ゾンビを造りだした元凶の研究所に突入する、主人公の恵介と、その弟の秀介が所属する特殊部隊員たち。そこでカプセルに入れられた少女を発見し、救出します。
恵介と秀介は、“造られた”のだろうその少女と、心をかわしていくのです。
ストーリーはシリアスですが、リナと命名された少女が明るく無邪気でとても可愛いので、話が暗すぎるということはありません。
終盤、よりシリアスな展開になっていきますが、その頃にはもうリナに愛着がわいて、恵介と秀介とリナはどうなるのかと、そのシリアスなストーリーの先が気になってたまらなくなります。
戦闘モノって読むのが苦手なのですが、この作品の銃撃戦はなかなかにドキドキしました。そこもまた魅力的な部分ですね。
少し不器用にリナに愛情を注ぐ恵介と、まっすぐにリナに恋する秀介。
リナについてあることに気づいてしまった恵介。そのことを知らない秀介。
どちらも応援したくなるのですが果たして?
運命が、せつないです。
文章がとても読みやすく、かつどんどんと引き込まれていくようなストーリーでした!
3話目で『敵』の正体が何なのか判明した時は意外でしたし、その『敵』がどうして現れるようになったのか『黒幕』の目星がついている点が、他のパニックものとの大きな違いだと思います。(よくある世界中に突如発生した〜、ってのは作者自身も理由を考えてないケースが多くて、ストーリーの目的がないままグダグダになってますからね…)
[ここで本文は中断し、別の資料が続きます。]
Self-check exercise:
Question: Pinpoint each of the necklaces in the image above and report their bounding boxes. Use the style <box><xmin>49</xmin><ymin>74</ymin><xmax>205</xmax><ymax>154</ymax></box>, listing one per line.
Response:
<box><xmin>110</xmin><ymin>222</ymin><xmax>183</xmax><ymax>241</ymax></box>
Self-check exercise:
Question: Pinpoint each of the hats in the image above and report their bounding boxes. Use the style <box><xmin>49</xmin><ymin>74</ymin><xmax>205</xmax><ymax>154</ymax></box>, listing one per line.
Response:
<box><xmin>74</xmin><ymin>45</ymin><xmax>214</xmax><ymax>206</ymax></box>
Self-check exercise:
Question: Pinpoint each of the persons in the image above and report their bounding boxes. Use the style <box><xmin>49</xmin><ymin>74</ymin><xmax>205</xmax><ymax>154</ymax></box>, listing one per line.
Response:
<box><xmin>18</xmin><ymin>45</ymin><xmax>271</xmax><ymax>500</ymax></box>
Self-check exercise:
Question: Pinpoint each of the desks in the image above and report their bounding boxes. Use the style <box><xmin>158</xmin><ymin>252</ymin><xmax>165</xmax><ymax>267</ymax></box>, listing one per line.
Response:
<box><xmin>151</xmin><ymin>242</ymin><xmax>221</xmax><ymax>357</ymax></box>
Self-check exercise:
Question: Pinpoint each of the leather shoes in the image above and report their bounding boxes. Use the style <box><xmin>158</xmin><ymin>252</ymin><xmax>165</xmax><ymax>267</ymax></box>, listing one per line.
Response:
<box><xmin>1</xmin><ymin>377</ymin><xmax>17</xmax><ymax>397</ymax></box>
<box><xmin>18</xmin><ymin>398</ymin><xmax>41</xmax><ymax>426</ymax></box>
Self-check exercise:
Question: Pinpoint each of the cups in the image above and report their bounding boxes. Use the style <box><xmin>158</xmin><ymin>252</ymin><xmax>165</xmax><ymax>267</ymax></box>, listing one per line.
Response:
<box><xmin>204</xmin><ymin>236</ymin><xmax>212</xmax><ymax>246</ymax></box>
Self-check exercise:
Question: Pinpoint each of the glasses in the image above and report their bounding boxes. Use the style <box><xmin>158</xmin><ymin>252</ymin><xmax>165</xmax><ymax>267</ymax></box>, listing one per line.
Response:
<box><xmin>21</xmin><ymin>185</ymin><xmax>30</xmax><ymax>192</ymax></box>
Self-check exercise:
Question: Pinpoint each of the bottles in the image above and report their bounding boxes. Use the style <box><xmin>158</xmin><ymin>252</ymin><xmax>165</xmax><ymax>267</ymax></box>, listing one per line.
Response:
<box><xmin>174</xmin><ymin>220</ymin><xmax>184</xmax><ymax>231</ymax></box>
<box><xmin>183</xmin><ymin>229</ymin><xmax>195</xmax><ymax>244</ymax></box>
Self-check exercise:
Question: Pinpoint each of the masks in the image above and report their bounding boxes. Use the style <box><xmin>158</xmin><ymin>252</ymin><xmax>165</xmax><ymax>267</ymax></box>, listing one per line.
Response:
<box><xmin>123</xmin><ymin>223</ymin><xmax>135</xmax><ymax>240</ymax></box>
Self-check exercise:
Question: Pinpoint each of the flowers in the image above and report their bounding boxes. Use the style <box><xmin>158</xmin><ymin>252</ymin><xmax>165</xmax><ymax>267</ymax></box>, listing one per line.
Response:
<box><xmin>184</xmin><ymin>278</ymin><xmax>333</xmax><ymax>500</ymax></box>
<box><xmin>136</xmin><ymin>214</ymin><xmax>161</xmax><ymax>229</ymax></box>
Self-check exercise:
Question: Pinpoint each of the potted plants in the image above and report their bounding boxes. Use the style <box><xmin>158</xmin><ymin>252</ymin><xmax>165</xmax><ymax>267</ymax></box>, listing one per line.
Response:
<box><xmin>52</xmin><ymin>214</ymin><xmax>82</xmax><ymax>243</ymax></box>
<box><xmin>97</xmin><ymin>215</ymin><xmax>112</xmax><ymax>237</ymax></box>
理由説明したら面白くないじゃん、って思われるかもしれませんが、ではなぜ『黒幕』が『敵』を作っているのか、という疑問も生まれるので続きが気になります!
あとは『復讐』ではなく『リベンジ』という表現もよかったです。日常パートも多いので話が重くなりすぎないのが上手いです。
弟がリナを外に連れ出そうとした時、主人公が常識を考えて阻止しようとする場面がとても好印象でした。
作者としては外に連れ出したいはずなので、このシーンを入れ忘れる作品も多くみられます。ですが、読者としては外に連れ出すなんて危険だろうと思うものです。丁寧な描写だと思います!
気になった点は、プロローグの視点に違和感を感じました。普通にリナの視点でいいと思います。主人公はリナの製造者のこと何も知らないはずなのに、と思っているように見えた、ってのは読心術でも持っていないとおかしいです。
もう1つは話数が多すぎて最後まで読むのに気が引けた、ってところです。それだけで読まない人もいるかもしれませんし、文量が少なすぎると読み応えがないと感じる人もいるかもしれません。1話1話の文量にバラツキがあるので、纏めるところは纏めてもいいのではないかと感じました。